When a government sabotages internet via heavy taxation of those whose use it enterprisingly – the young people – it is sabotaging their participation in building the economy. That is not short of treason. In a civilized country that is what it would be taken as: treasonous.
But in Uganda, which is said to have “its owners’, those behind the plot to sabotage the country by depressing the use of internet through taxing it heavily, simply go away with it and are unbothered by exclusion of a whole generation of Ugandans from effective participation in the economy, thereby pushing them down the abyss of poverty well into the future.
They have done the same to the pensionable senior citizens by denying them meaningful and effective access to their pension, which they would use to invest in the economy. The “owners” of the country falsely believe that foreigners will build the country or our economy for us.
But no foreigner will help you without helping himself or herself first. The country ends up helping him or her, or even the so-called investing firms, while exploitation is what the country gets from them. As if this is not enough, Government gives them tax holidays to exploit and allows them to take all the money they make back to their countries.

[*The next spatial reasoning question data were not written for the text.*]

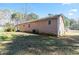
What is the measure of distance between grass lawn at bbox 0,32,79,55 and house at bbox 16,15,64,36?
84 mm

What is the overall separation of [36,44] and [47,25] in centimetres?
34

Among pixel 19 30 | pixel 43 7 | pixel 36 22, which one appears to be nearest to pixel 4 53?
pixel 19 30

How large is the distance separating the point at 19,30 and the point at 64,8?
79 cm

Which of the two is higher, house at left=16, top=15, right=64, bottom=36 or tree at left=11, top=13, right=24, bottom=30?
tree at left=11, top=13, right=24, bottom=30

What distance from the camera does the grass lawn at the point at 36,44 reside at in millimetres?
3656

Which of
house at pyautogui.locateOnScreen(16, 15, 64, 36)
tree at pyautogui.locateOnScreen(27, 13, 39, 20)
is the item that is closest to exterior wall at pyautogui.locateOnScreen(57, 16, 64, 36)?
house at pyautogui.locateOnScreen(16, 15, 64, 36)

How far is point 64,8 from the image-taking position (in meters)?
3.71

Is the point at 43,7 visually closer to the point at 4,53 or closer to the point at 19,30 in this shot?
the point at 19,30

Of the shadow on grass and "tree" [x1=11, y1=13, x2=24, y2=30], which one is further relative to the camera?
"tree" [x1=11, y1=13, x2=24, y2=30]

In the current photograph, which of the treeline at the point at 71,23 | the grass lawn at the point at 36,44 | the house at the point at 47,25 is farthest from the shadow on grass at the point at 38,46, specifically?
the treeline at the point at 71,23

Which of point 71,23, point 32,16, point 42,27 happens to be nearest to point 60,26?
point 71,23

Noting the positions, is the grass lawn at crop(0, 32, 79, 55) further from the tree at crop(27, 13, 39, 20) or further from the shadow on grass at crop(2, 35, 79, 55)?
the tree at crop(27, 13, 39, 20)

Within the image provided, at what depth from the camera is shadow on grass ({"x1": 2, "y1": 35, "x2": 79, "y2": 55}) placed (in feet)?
12.0
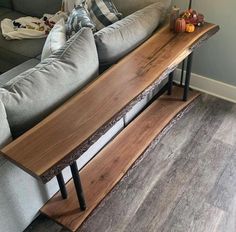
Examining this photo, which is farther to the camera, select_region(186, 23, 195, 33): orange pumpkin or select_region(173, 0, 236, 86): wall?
select_region(173, 0, 236, 86): wall

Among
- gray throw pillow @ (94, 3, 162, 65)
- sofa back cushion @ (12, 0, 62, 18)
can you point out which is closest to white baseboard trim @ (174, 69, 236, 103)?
gray throw pillow @ (94, 3, 162, 65)

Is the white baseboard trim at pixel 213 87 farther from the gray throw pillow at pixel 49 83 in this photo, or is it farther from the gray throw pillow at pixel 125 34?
the gray throw pillow at pixel 49 83

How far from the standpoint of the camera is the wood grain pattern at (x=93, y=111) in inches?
46.1

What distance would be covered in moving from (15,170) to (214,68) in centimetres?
172

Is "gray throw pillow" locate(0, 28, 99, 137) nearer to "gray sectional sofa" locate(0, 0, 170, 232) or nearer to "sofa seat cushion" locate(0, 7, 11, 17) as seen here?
"gray sectional sofa" locate(0, 0, 170, 232)

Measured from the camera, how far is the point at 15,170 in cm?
136

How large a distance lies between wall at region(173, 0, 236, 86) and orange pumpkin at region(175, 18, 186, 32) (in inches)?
17.6

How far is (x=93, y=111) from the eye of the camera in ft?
4.48

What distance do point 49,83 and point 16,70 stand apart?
2.96 ft

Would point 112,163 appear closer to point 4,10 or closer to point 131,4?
point 131,4

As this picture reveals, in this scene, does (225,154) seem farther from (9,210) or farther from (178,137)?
(9,210)

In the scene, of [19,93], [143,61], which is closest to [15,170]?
[19,93]

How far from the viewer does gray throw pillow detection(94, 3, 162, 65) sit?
1616mm

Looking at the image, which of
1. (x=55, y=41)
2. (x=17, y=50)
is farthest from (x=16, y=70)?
(x=55, y=41)
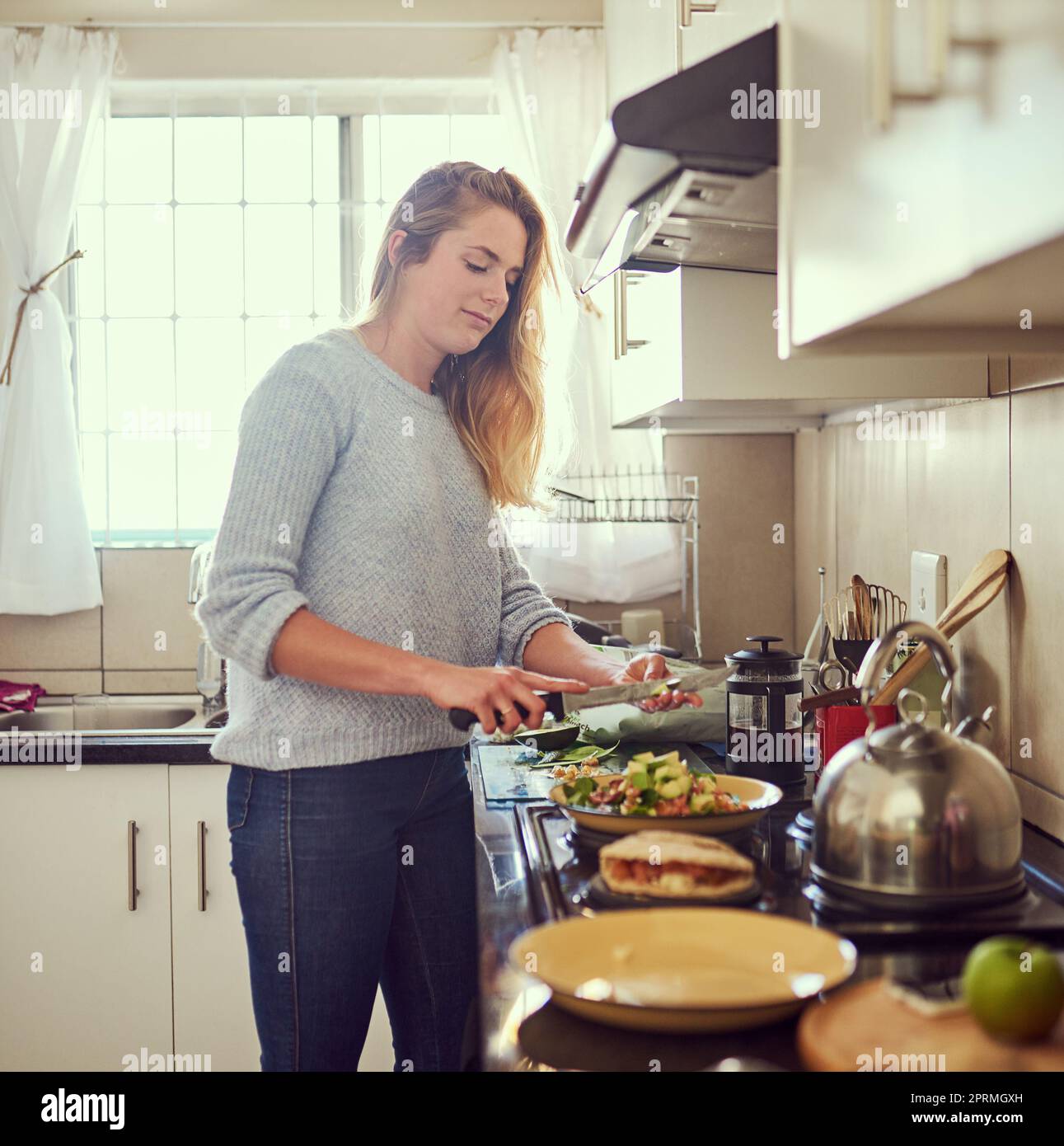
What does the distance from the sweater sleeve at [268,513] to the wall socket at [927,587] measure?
86 centimetres

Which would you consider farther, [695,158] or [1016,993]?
[695,158]

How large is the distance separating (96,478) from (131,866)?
41.5 inches

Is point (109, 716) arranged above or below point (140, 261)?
below

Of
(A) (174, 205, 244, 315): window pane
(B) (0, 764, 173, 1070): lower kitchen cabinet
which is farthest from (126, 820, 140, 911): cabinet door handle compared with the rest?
(A) (174, 205, 244, 315): window pane

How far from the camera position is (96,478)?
2.94 metres

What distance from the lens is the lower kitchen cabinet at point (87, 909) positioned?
7.56ft

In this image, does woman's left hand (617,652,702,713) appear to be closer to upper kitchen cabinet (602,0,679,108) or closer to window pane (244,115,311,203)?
upper kitchen cabinet (602,0,679,108)

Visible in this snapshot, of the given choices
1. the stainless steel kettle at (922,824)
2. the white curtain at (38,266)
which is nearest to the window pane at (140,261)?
the white curtain at (38,266)

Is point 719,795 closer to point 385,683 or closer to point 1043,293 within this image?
point 385,683

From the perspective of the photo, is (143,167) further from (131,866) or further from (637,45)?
(131,866)

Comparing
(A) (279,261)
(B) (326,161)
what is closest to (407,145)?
(B) (326,161)

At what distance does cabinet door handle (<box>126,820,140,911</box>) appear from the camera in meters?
2.29

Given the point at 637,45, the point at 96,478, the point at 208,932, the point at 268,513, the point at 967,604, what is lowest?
the point at 208,932

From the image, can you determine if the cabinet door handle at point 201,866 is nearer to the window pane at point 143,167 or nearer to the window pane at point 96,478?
the window pane at point 96,478
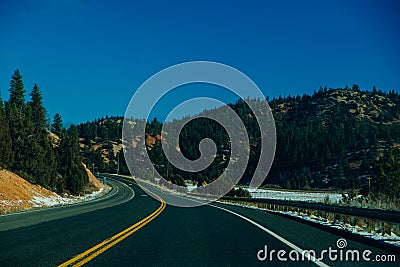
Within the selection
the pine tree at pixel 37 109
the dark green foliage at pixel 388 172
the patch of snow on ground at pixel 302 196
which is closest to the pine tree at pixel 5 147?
the patch of snow on ground at pixel 302 196

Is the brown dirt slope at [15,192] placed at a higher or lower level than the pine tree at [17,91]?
lower

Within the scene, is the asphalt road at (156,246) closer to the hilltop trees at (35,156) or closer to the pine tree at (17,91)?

Meanwhile we borrow from international financial institutions to deceptively convince ourselves that foreign “aid” can develop our country. Yet those who say they give us aid are not charitable organizations.
They give us money to make more money for themselves and those firms and banks that invest in them. With our high rate of greed and selfishness, most of the borrowed money ends up in the bank accounts of those who take the decision to borrow on our behalf.
We are almost 22 years deep into the new millennium and into the 21st Century.
With this background information, if you asked me to tell you whether Uganda is ready for the 21st Century, without hesitation I would tell you that we are still deeply rooted in the 20th Century. In other words, we are more backward-looking than forward-looking. We emphasise falsehoods and deceptions and think and believe that is how we shall fit in the 21st Century.
The blame goes to leadership that fears change and loves to do what they do for the sake of power rather than making us fit in the Century with quality integrated education, quality health services, quality agriculture and quality energy.
If this was not the case, it would be providing effective leadership in every sphere of life, including University education, so that we have integrated and integrating education, producing integrated graduates who do not fear critical thinking, critical reasoning and Intellectual development.
Instead, leadership wants the humanities and social science abolished in our Universities, completely unaware that in the 21st Century every field of knowledge needs nourishment from the other, and that knowledge is one and should be promoted as such.
Leadership is also not wholeheartedly promoting internet use to fit in the 21st Century, mostly by our youth. To be relevant, leadership must develop a positive attitude towards Internet and allow quality debate of issues and problems to take place at all levels of society. Later will be too late.